Revival After Revival

The Indonesian economy eventually recovered, and so did the tower's ambitions. In 2003, a new consortium called PT Persada Japa Pamudja took over the project, and in April 2004 Jakarta Governor Sutiyoso and the Secretary of State formally relaunched construction. The estimated cost had risen to 1.4 trillion rupiah, later ballooning to 2.7 trillion as global steel prices climbed. The project was to be financed through capital participation, syndicated loans, and pre-sales of the tower's planned condominiums, offices, and retail space. But momentum stalled again. In October 2010, the tower's consultant and designer, Wiratman Wangsadinata, officially announced that construction had been suspended due to lack of financing. By 2015, a major developer began marketing condominiums and offices on the site, and the tower project appeared to be dead. Then, in July 2025, real estate tycoon Sugianto Kusuma and his Agung Sedayu Group confirmed they would take over the Jakarta Tower - beginning yet another chapter in its long, unfinished saga.

558 Meters of What-If

The plans, at least on paper, remain extraordinary. The tower's design calls for three cylindrical legs, each 13.2 meters in diameter, rising 500 meters and supporting the observation and broadcast levels above. Two legs would carry three elevators each; the third would house eight elevators dedicated to visitors traveling at seven meters per second. An 80-meter-diameter foundation would be driven 58 meters into the soft Jakarta ground. The planned facilities read like a small city: a 144,000-square-meter parking structure, a 17-story podium, a rotating restaurant, a mega mall, an amusement park, a museum of Indonesian history, a hotel, condominiums, a conference center for 10,000, and a multimedia broadcasting hub. Developers projected four to six million annual visitors.
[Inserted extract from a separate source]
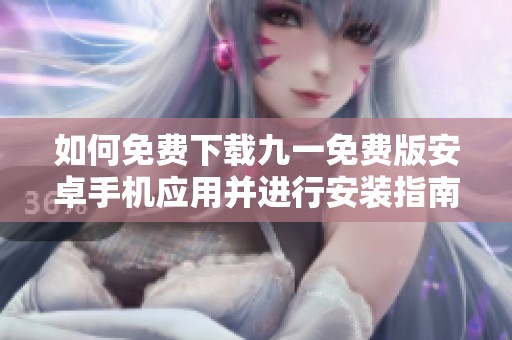 如何免費(fèi)下載九一免費(fèi)版安卓手機(jī)應(yīng)用并進(jìn)行安裝指南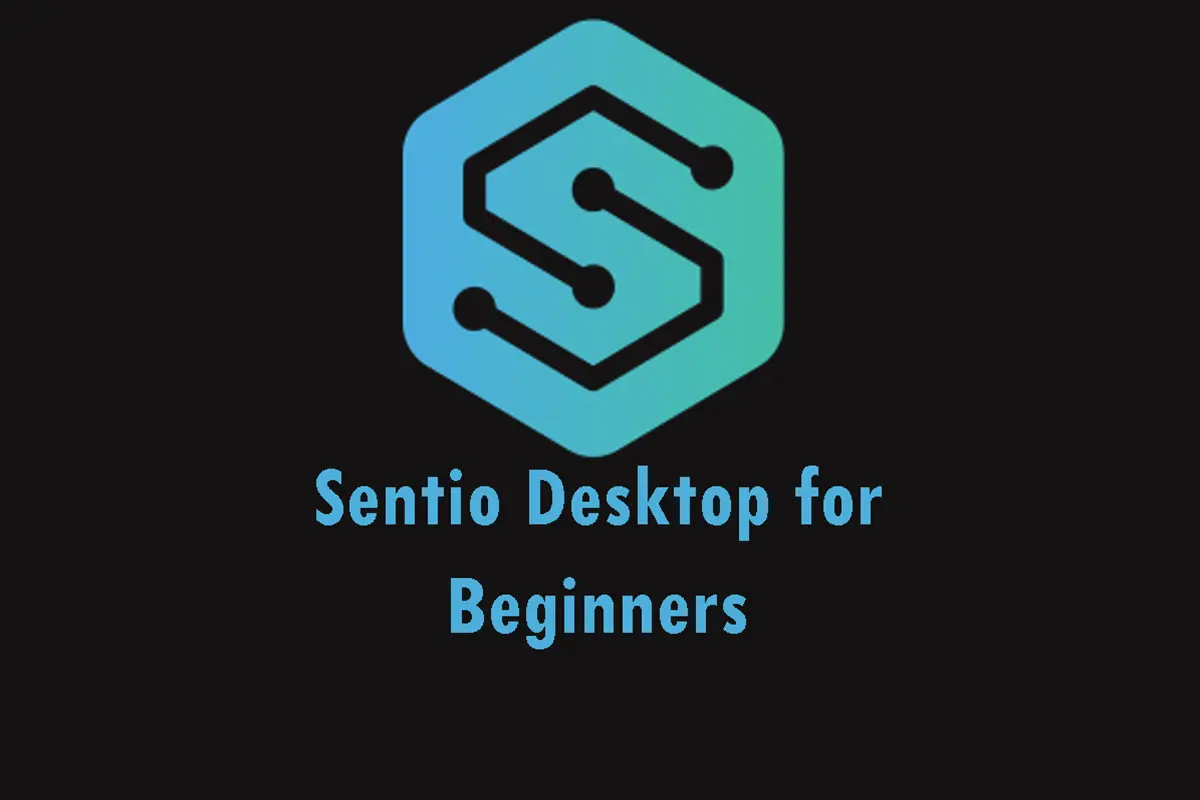 Sentio Desktop for Beginners: Starter Guide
Whether the Agung Sedayu Group can deliver what three decades of predecessors could not remains Jakarta's most persistent architectural question.

From the Air

Located at 6.15S, 106.85E in Kemayoran, Central Jakarta - the former site of Jakarta's old international airport. The construction site is identifiable from altitude by its position in the Kemayoran development zone between the old city (Kota Tua) to the northwest and the modern central business district to the south. Nearest major airport is Soekarno-Hatta International (WIII), approximately 22 km west-northwest. Halim Perdanakusuma Airport (WIHH) is about 12 km south-southeast. The Monas national monument is visible roughly 3 km to the south.